Right principal action

A smooth right action of a Lie group on a bundle total space that is free and transitive along each fiber.

Right principal action

Let $G$ be a Lie group and let $\pi:P\to M$ be a surjective submersion of smooth manifolds .

A smooth right action of $G$ on $P$ is a smooth map

R: P\times G \to P,\qquad (p,g)\mapsto p\cdot g

such that for all $p\in P$ and $g,h\in G$ :

(Identity) $p\cdot e = p$ .
(Associativity) $(p\cdot g)\cdot h = p\cdot(gh)$ .

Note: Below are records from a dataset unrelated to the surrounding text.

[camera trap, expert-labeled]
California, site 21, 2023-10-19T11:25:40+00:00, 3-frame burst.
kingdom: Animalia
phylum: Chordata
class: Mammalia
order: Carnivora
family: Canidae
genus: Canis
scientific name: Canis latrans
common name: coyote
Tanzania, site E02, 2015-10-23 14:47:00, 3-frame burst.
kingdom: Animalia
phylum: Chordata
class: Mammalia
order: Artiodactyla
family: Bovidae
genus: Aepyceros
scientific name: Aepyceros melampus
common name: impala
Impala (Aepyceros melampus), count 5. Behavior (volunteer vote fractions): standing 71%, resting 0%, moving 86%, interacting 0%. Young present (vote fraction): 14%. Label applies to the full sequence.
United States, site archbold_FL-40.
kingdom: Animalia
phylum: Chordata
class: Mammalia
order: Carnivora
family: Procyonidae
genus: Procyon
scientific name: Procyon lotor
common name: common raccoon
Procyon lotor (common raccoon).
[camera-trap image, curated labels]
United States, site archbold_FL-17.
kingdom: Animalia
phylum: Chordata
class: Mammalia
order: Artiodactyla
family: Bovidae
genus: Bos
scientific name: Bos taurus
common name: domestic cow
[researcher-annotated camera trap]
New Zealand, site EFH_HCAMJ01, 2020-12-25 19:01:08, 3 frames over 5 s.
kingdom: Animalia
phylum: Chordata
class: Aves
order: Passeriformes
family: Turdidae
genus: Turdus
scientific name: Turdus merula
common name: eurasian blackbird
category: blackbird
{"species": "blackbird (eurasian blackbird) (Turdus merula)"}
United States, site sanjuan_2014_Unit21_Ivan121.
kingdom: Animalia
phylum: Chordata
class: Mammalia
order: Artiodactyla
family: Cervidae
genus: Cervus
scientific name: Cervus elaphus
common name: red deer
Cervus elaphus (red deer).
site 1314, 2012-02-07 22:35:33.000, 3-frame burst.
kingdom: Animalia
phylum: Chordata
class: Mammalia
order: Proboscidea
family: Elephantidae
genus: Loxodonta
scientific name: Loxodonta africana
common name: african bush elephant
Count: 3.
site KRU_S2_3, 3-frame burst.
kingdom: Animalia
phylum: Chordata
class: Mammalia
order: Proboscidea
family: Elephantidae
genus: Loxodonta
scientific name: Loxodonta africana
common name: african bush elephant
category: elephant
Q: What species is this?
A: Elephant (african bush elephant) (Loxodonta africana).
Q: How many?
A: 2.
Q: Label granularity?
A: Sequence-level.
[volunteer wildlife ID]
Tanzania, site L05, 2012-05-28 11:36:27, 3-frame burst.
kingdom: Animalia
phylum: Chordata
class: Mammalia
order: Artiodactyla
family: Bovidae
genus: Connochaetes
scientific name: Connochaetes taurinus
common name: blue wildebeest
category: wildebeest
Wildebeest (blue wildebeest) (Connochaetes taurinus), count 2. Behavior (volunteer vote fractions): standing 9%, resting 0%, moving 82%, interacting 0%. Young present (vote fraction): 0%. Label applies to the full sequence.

A smooth right action is called a right principal action (relative to $\pi$ ) if, in addition, 3. (Fiber-preserving) $\pi(p\cdot g)=\pi(p)$ for all $p,g$ . 4. (Free) If $p\cdot g=p$ , then $g=e$ . 5. (Fiberwise transitive) If $\pi(p)=\pi(q)$ , then there exists a unique $g\in G$ with $q=p\cdot g$ .

Equivalently, the map

P\times G \longrightarrow P\times_M P,\qquad (p,g)\longmapsto (p,\,p\cdot g)

is a diffeomorphism . When $\pi$ is a surjective submersion and $P$ carries a right principal action, $(P,\pi,M,G)$ is a principal G-bundle .

Examples

Trivial principal bundle. For $P=M\times G$ with $\pi(x,h)=x$ , the action $(x,h)\cdot g=(x,hg)$ is right principal.
Frame bundle. On the frame bundle $\mathrm{Fr}(M)$ of an $n$ -manifold, the right action of $GL(n)$ by change of frame is free and transitive on each fiber.
Hopf fibration. The map $S^3\to S^2$ is a principal $S^1$ -bundle, with right action given by complex (or quaternionic) multiplication by elements of $S^1$ .